After a painfully pregnant pause, he continued. "Men still worry more about performance and control, the whole 'large and in charge' thing. You, for example, might feel that a rush of attraction might be the last one you ever feel, so you hang onto it, cherish it. It's not just sex; it's the intoxication of young love. You are on the brink on darkness, you think, and you are afraid."
"Well, I hate to say it, but when that goes, what's left?"
"You will see. Eros can take many forms."
"But I like this form. It's what I know, what I have learned to value above all else. I mean I can handle almost anything as long I know there is sex in there somewhere. It's what makes living worthwhile. The DNA needs to know it's still viable or it will just give up."
"Eros is also about surrender to creative work. Your sexual energy is ready to take different forms."
"What about all those young, beautiful women walking around campus with clothes cut to reveal silky, intimate skin?"
"Yes, that is the trigger."
"But how do I make the jump from wanting skin to writing or painting or some other art?"
"Grieve your losses.

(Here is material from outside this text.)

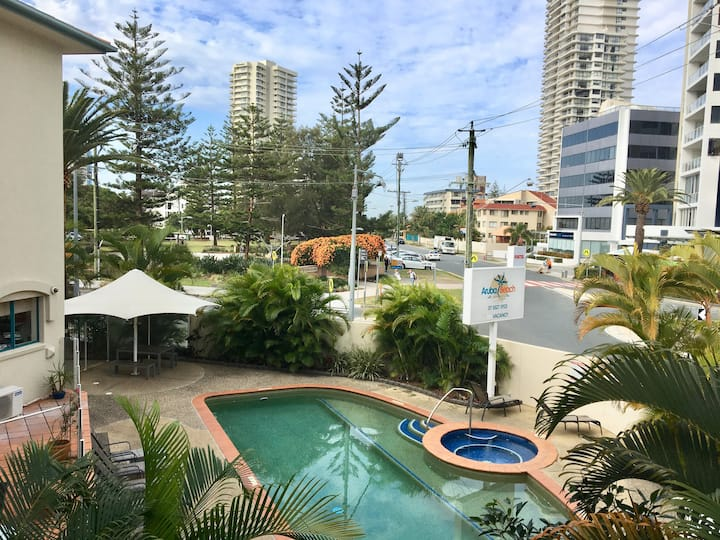 Broadbeach 1 Bedroom 1 Bathroom Apt (A)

Embrace and share your gifts."
"Easier said than done."
"Exactly. Why do you see so many old men chasing younger women? They are afraid of pain, and, of course, really, joy."
"Yeah, but you did not succeed so well."
"Again, you'd be surprised. It takes work to find erotic release in art and intellect. Confinement, tedium, and hopelessness helps. And yes, I don't have a body, so I can speak freely."

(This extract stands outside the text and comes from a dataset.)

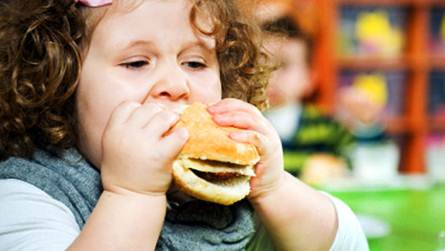 Description: Children having fat bellies and thighs usually look chubby and cute.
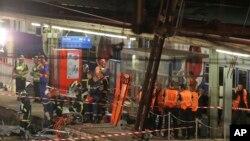Petugas penyelamat di Perancis berada di lokasi kecelakaan kereta di stasiun Bretigny sur Orge, selatan Paris (13/7).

"The desires seem to get stronger."
"Things do get worse before they get better, if they get better."
"You are pretty harsh."
"That's what they say."
"So, that's it? That's the work?"
He smiles at me through his gray goatee. He slathers pink salmon spread on his bagel, never taking his eyes off me. The smell of the yeast, the melted butter, the salmon, the rich fat of the cheese gathers like an aromatic cloud over the table. He relishes the prospect, and then sinks his teeth into the high gluten heart of the bagel. His eyes say much about pleasure, about earthly delight. And they radiate intelligence, knowledge, years of reading, long days of work, writing, synthesizing. They straddle two worlds, united by their opposition, urgent in the scarcity of time.
"Not for me to decide," he says. "Can't have the best of one without the other."